In this case, it is very important to note the very specific factors cited in the opinion. For example, the Requestor manufactures a drug approved by the Food and Drug Administration (FDA) for two indications: a refractory or recurrent [disease redacted] (“Disease A”), which generally affects children and young adults; and a relapsed or refractory [disease redacted] (“Disease B”), generally affecting adults. The drug is a personalized medicine made from the patient’s own cells and is a one-time treatment with the potential to cure the patient. The drug in question carries a black box warning of certain life-threatening or fatal reactions including [syndrome redacted] (the “Syndrome”) and certain neurological toxicities. The prescribing information as approved by the FDA requires physicians to monitor patients for signs or symptoms of the Syndrome 2-3 times in the first week following the infusion and after that, patients must remain in close proximity to the facility for at least four weeks following the infusion. Only certain physicians, who accept the responsibility for implementing necessary safety protocols, may prescribe and administer the drug.

Consistent with the REMS, Requestor has entered into arrangements with certain inpatient and outpatient facilities (“Centers”) to safely infuse its Drug. In addition to infusing the Drug, the Centers perform leukapheresis services and collect, process, package, and ship the patient’s white blood cells to Requestor so that Requestor may use the patient’s cells to individually manufacture the Drug. Requestor certified that it does not require either physicians or Centers to prescribe its Drug exclusively and that any facility that meets all REMS with ETASU requirements and Requestor’s criteria, which it uniformly applies, may become a Center.

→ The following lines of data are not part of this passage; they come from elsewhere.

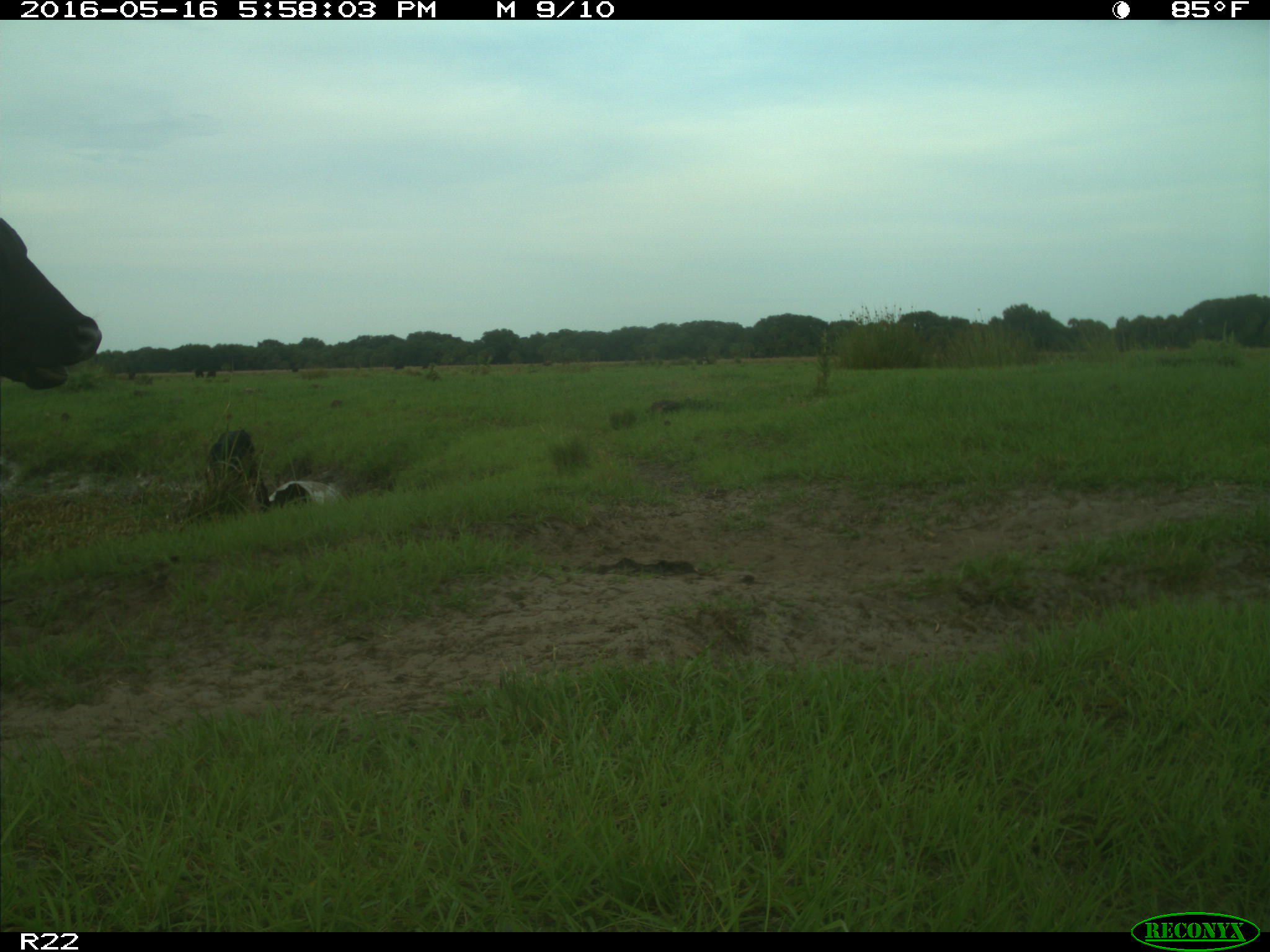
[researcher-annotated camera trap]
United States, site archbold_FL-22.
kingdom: Animalia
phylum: Chordata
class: Mammalia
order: Artiodactyla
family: Bovidae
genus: Bos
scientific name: Bos taurus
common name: domestic cow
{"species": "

Under the “approved” arrangement, patients of the drug, including Federal health care program beneficiaries, are potentially eligible for financial benefits. Under the Arrangement, the pharmaceutical company assists eligible Disease A patients, Disease B patients 18-25 years of age, and up to two caregivers with travel, lodging, meals, and certain out-of-pocket expenses they incur during and after the patient’s drug infusion. For Disease B patients 26 and older, the company provides the same support for a patient and one caregiver. The company does not provide assistance with patient travel or expenses associated with initial patient consultations, leukapheresis, or follow-up visits beyond the post-infusion monitoring required by the drug’s prescribing information. The company does not authorize lodging under the arrangement if the Center administering the drug has lodging that the patient is eligible to use.

To participate in the arrangement, the patient and caregiver(s) must agree not to request reimbursement from Federal health care programs for costs covered under the arrangement. The pharmaceutical company also certified that it does not bill or otherwise shift the costs of the arrangement to the Federal health care programs.

Interestingly, the pharmaceutical company does not advertise the arrangement and patients do not learn about – or become eligible for – the arrangement until they have been diagnosed with Disease A or Disease B and are prescribed treatment with the drug.

Eligible patients are those who have been prescribed the drug for an FDA-approved indication and have a household income at or below 600 percent of the Federal Poverty Level, who live more than 2 hours driving distance or 100 miles from the nearest Center accepting patients, and who do not have insurance for non-emergency medical travel. The arrangement is offered to patients irrespective of their provider or insurance status and enrolled patients can change providers.

What Does this Mean?

In short, providers cannot take this as a blanket approval to run afoul of the Anti-Kickback Statute and approve broad payments of patient travel, meal, and lodging expenses. Instead, providers need to focus on: unique healthcare, medically relevant factors for required patient care; extremely indigent patients who meet high threshold of poverty; limitations on costs affecting Medicare/Medicaid and other federal healthcare costs.